Required tasks:
1. Copy out the thread about a Latin sentence on Pliny, starting with "Salvete Xiahou necnon" and going on through "this is one.".
2. Answer these questions from the thread about a Latin sentence on Pliny:
(a) What is the title of the reading that the sentence comes from?
(b) Which Latin correlative use does Scholiast say the sentence shows?
(c) In the quoted original by Pliny, what two family members does the phrase after "quasi pro" name?

Page excerpt:
————

# quam conferre vobis placebit



## Xiahou

Hi, 

  Below is a sentence from "Pliny endows a school" in the reading materials of Wheelock's latin.

  "Atque ego, qui nondum liberos habeo, pro re publica nostra quasi pro parente tertiam partem* eius* pecuniae dabo *quam conferre vobis placebit*."

  My interpretation: "And I, who have no children yet, for our republic as well as for the parent, will donate one-third of *his *money that all of you are willing to collect (or contribute)."

  But I'm not sure if it is right since it seems to be out of place with the context according to my interpretation. Would be appreciated if anyone can help me check and clarify. 

Thanks in advance!


----------



## endautresmots

Hi Xiahou, I think most translations says "one-third of *that  *money", not "*his* money"/ of whatever sum they consider necessary.


----------



## Xiahou

Thanks! endautresmots


----------



## Scholiast

Salvete Xiahou necnon alii amici



Xiahou said:


> ...*eius* pecuniae dabo *quam conferre vobis placebit*.



This is not to disagree, rather to clarify, what endautresmots said. This is an instance of the Latin correlative use of _is...qui_, "that...which/who...", so here "...of that money, which it will be a pleasure to bestow on you".

Generally speaking, I am an admirer (and for teaching purposes, a user) of Wheelock, but I do find some of his own composed Latin sentences rather clumsy and unidiomatic, and this is one.

Σ


----------



## fdb

Pliny's original is better, of course:

"Atque adeo ego, qui nondum liberos habeo, paratus sum pro re publica nostra, quasi pro filia vel parente, tertiam partem *eius quod* conferre vobis placebit dare."


----------



## Xiahou

scholiast & fdb, thank you both for the explanation. Pliny's original one seems better for me to understand.


----------



## Scholiast

fdb (#5)

Quite right. Merci. Pline naturellement,

L


----------



## Chrissyxiangxuan

Xiahou said:


> scholiast & fdb, thank you both for the explanation. Pliny's original one seems better for me to understand.


Hi,Xiahou! I found a English translation of this original passage.hope this will be helpful
“I have no children of my own, but still, in the interest of the State, which I may consider as my child or my parent, I am prepared to contribute a third part of the amount which you may decide to club together.”


----------

————

Excerpted records:
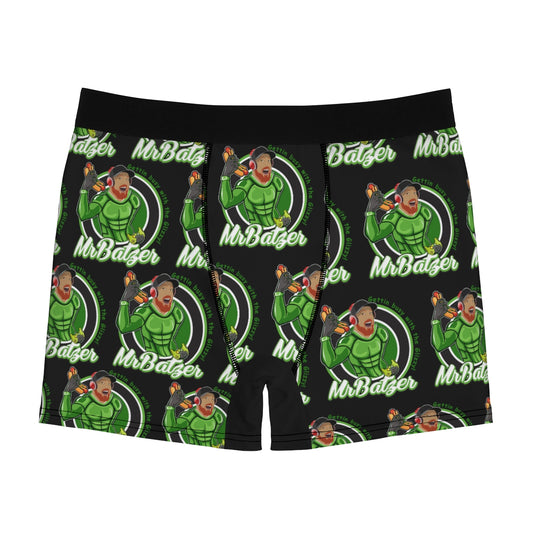 Men's Boxer Briefs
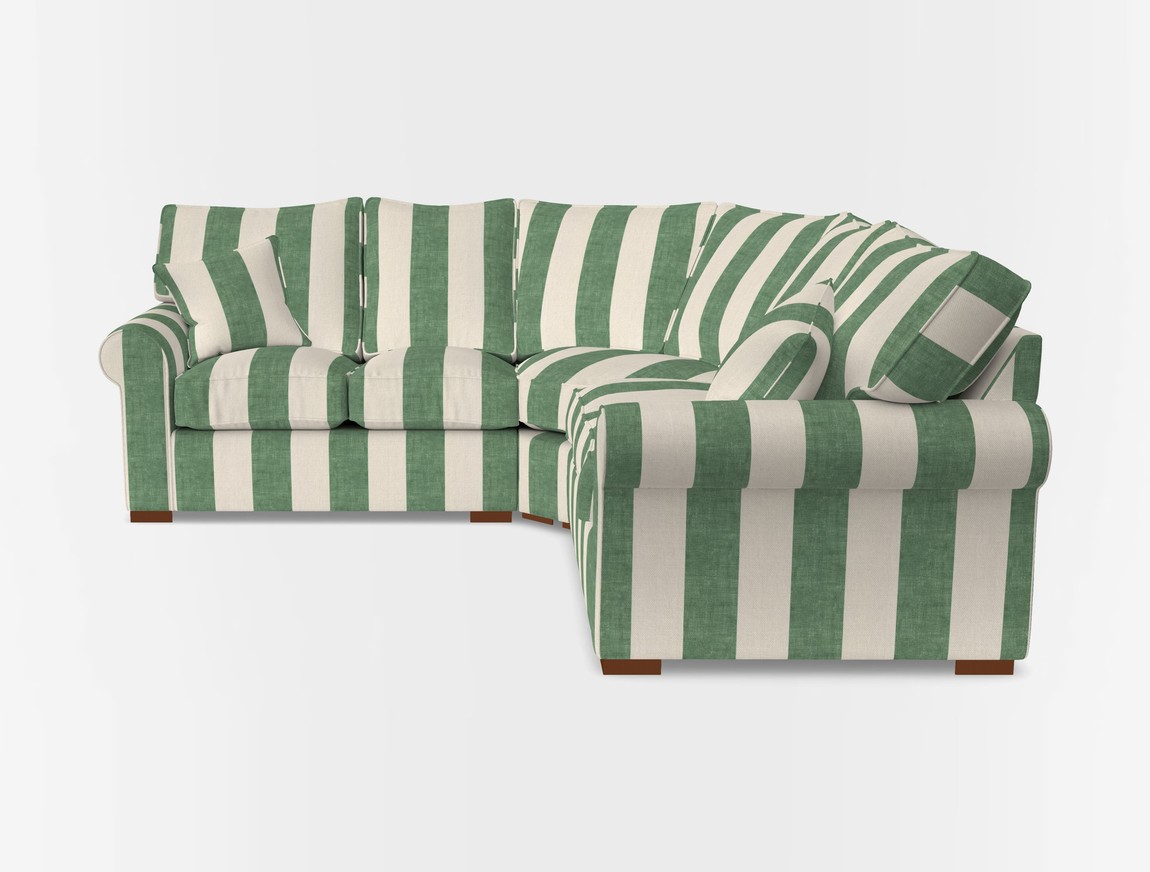 Corner Sofa RHF & LHF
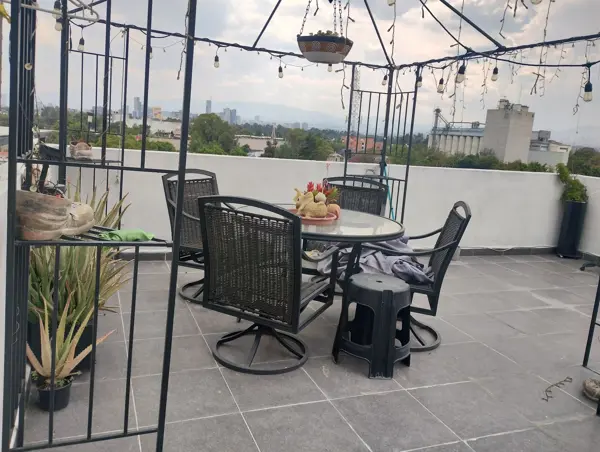 Departamento en venta en Nextengo, Azcapotzalco — foto 2 de 5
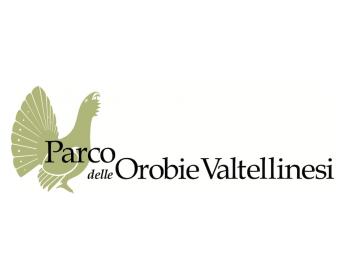 logo Parco Delle Orobie Valtellinesi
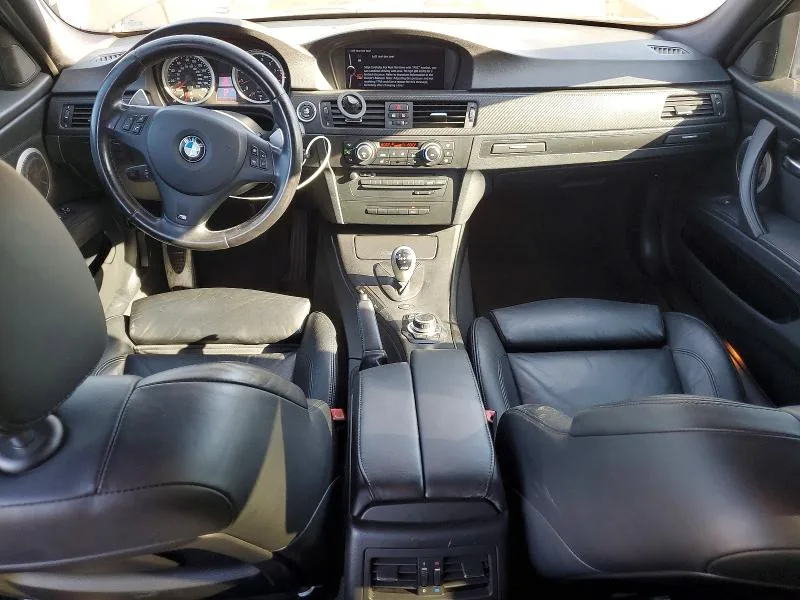 WBSPM9C51BE203878 — 2011 BMW M3 photo 8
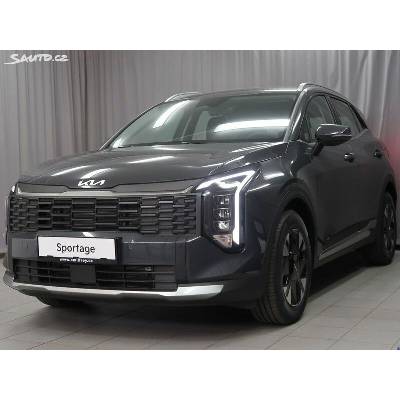 Kia Sportage Exclusive 175 kW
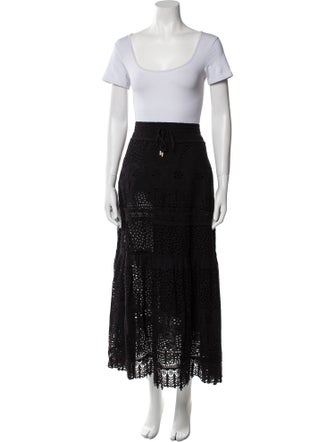 Melissa Odabash Skirt Set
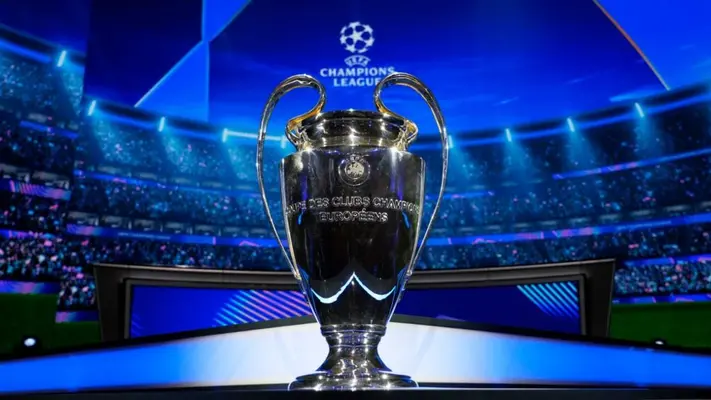 ¿Cuáles son los duelos más atractivos de la Champions League 2024-25?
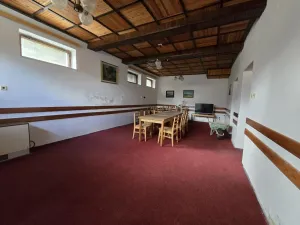 Prodej chaty, Oslnovice, 280 m2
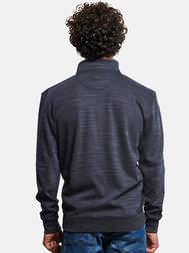 engbers Sweatjacke Stehbund engbers Sweatjacke Stehbund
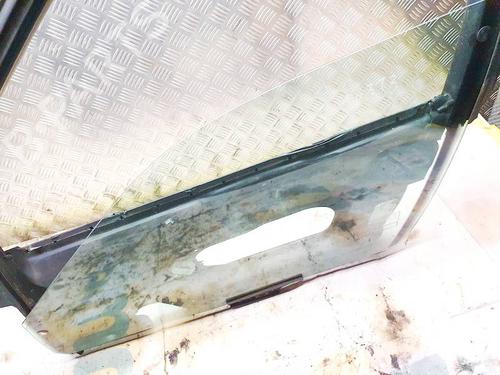 Used Front left door window Front left door window 35305399 35305399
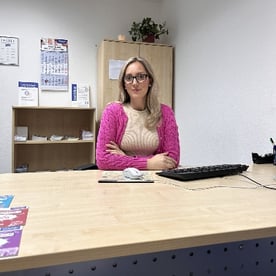 Kathrin Voigt
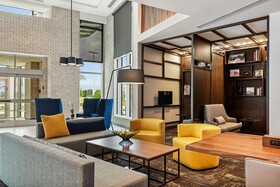 Hyatt Place Tampa Wesley Chapel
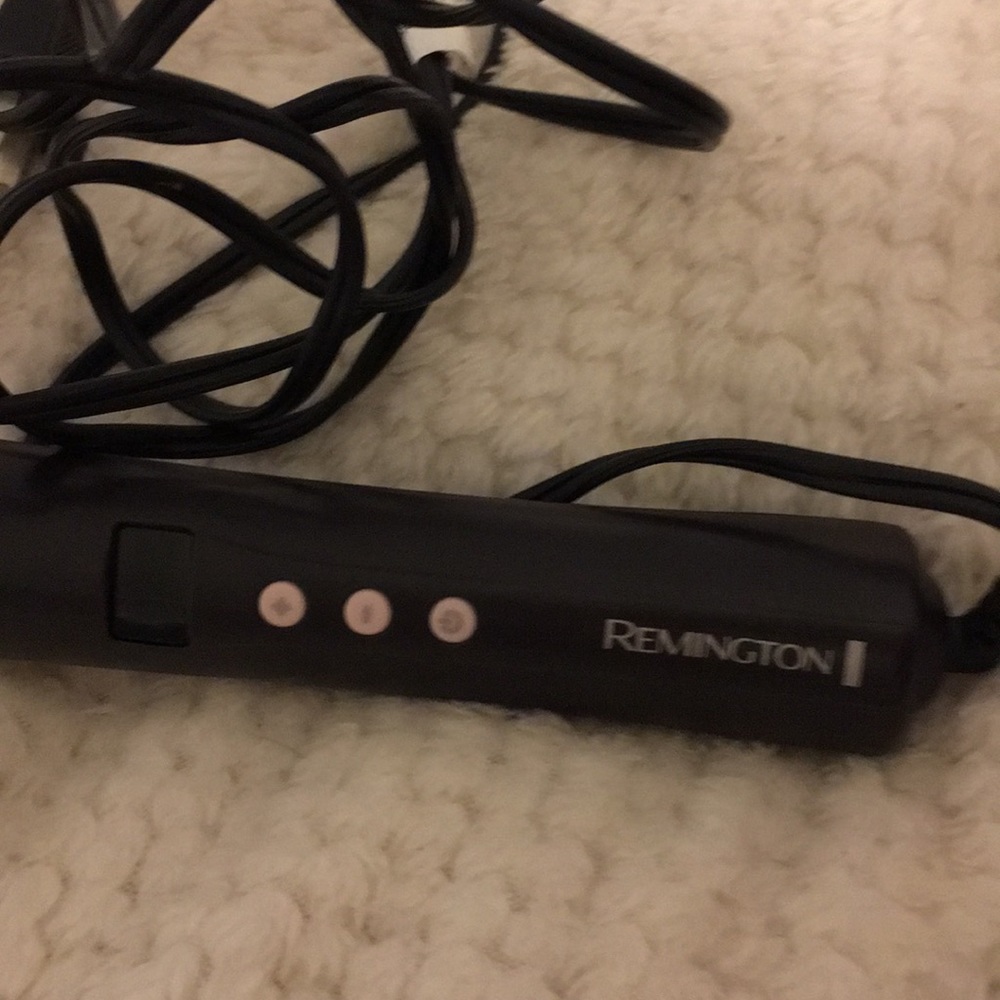 Curling wand - Picture 2 of 3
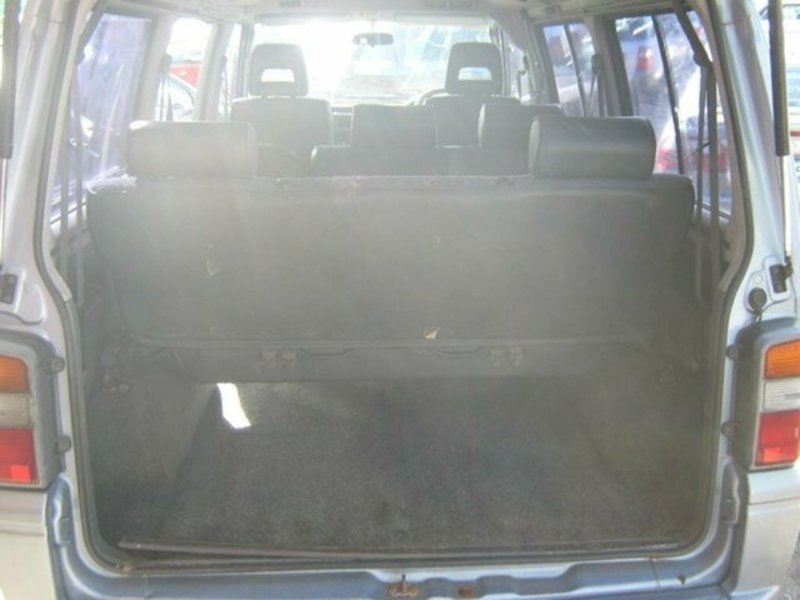 1990 MITSUBISHI STARWAGON GL SF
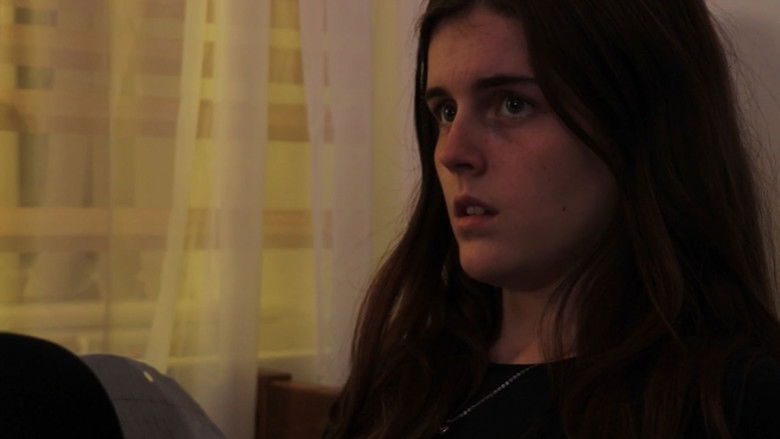 кадр из фильма Alone - The Short Film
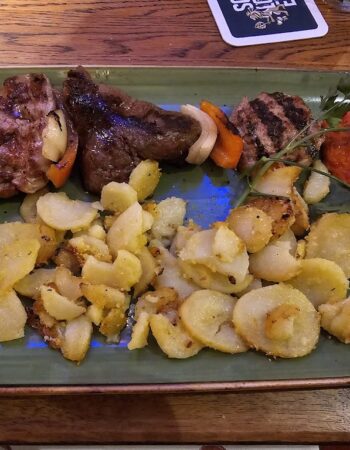 Palito Restaurant Düsseldorf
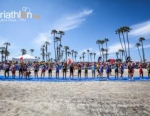 2012 ITU World Triathlon San Diego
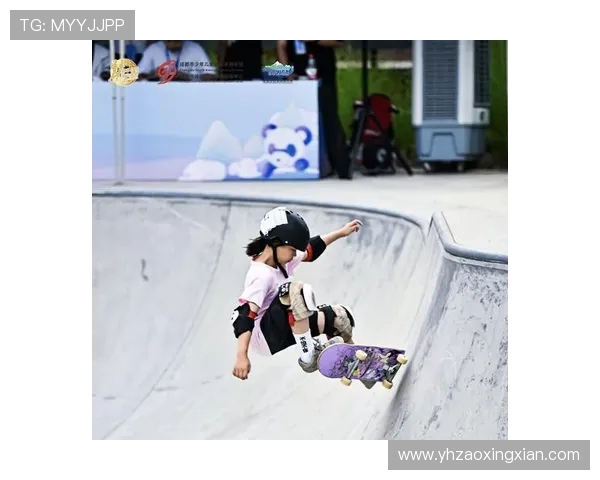 成都滑板精英赛点评:极限运动队状态与表现的全面分析与展望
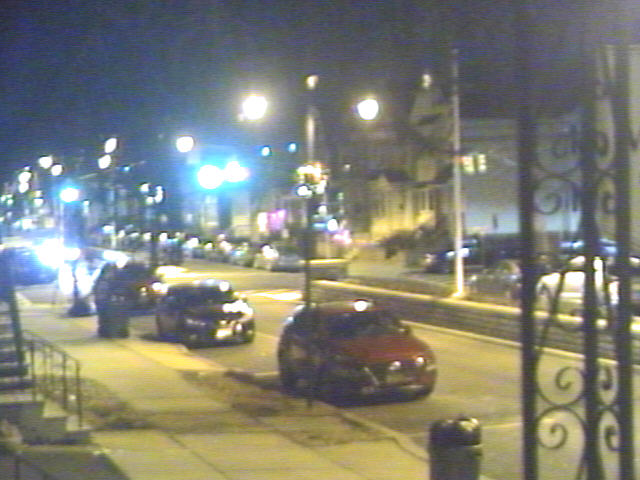 Thumbnail for current weather camera view from Harrison Weather Center in Harrison, New Jersey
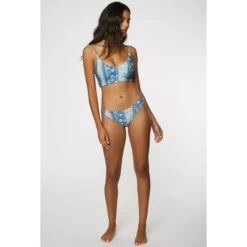 O'NEILL Juniors' Penny Kaanapali Bikini Bottoms -Nicestyle Shop 2079216 430 alt5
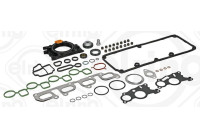 Komplett packningssats, motor 566.771 Elring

————

Answers by item number:
1.
Salvete Xiahou necnon alii amici



Xiahou said:


> ...*eius* pecuniae dabo *quam conferre vobis placebit*.



This is not to disagree, rather to clarify, what endautresmots said. This is an instance of the Latin correlative use of _is...qui_, "that...which/who...", so here "...of that money, which it will be a pleasure to bestow on you".

Generally speaking, I am an admirer (and for teaching purposes, a user) of Wheelock, but I do find some of his own composed Latin sentences rather clumsy and unidiomatic, and this is one.

2.
(a) "Pliny endows a school"
(b) The correlative use of is...qui, "that...which/who..."
(c) A daughter and a parent ("filia vel parente")